Марья дописала строку и подняла голову. В правом оконце виднелся клочок неба — серый, плотный, как немытая шерсть. Где-то там, за этим клочком, за крышами посада, за крепостным валом, за заречными лесами и бескрайней степью, лежал Днепр — не здешний, узкий ещё, молодой, а тот, нижний, широкий, вольный, несущий ладьи к морю. А за морем — Царьград.
Царьград. При этом слове что-то поворачивалось в груди — медленно, тяжело, как поворачивается жёрнов. Марья закрыла глаза, и подклеть исчезла, и запах чернил отступил, и вместо него пришёл другой — запах речной воды, мокрой травы и костра. Ей было шесть лет. Отец — ещё не хромой, ещё не молчаливый, ещё крепкий, широкоплечий, с рыжеватой бородой и смеющимися глазами — привёл её на берег Днепра, туда, где река выходила из-за поворота и разливалась широко, лениво, блестя на вечернем солнце. Это было летом, в самый долгий день, когда закат тянется часами и небо не темнеет до конца, а только меняет цвет — от золотого к медному, от медного к лиловому.
Отец сел на траву у самой воды, усадил Марью к себе на колени и сказал:
— Гляди, дочка. Видишь, как река идёт?

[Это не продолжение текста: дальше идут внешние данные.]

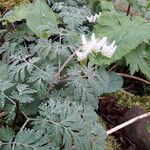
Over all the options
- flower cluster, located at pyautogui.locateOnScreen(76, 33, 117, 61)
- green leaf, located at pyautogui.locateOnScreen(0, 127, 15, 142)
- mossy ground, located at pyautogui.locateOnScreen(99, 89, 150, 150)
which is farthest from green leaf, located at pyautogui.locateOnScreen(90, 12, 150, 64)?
green leaf, located at pyautogui.locateOnScreen(0, 127, 15, 142)

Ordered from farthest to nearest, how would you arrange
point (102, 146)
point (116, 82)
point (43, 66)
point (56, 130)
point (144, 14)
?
point (144, 14) < point (116, 82) < point (43, 66) < point (102, 146) < point (56, 130)

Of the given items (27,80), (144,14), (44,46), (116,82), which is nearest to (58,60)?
(44,46)

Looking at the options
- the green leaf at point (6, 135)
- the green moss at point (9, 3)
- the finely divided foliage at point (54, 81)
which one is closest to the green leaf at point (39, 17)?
the finely divided foliage at point (54, 81)

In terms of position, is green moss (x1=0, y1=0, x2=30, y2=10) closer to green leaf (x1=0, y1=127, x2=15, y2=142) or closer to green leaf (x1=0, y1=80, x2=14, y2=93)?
green leaf (x1=0, y1=80, x2=14, y2=93)

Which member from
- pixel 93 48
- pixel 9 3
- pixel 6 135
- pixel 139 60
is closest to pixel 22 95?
pixel 6 135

Вон туда, на полдень. Она не кончается здесь, у Смоленска. Она идёт далеко-далеко — через леса, через степи, мимо городов, которых ты не знаешь. Через пороги — страшные камни в воде, где река ревёт, как зверь. А потом — в море. А за морем стоит город. Самый большой город на свете. Царьград.
— Какой он? — спросила маленькая Марья.
Отец помолчал. Посмотрел на воду, щурясь, — и глаза его стали далёкими, словно он сам видел то, о чём рассказывал.
— Каменный, — сказал он. — Весь из камня — стены, дома, церкви. Церкви там такие огромные, что внутри можно поставить нашу церковь пять раз, и ещё место останется. А купола золотые — настоящим золотом крыты, и на солнце горят так, что глазам больно. И люди там — другие. Говорят не по-нашему, одеваются в шелка, едят с серебряных блюд. И книги у них — не берестяные, а на тонкой телячьей коже, и буквы в тех книгах рисованы золотом и синей краской, которую делают из камней, привезённых с края земли.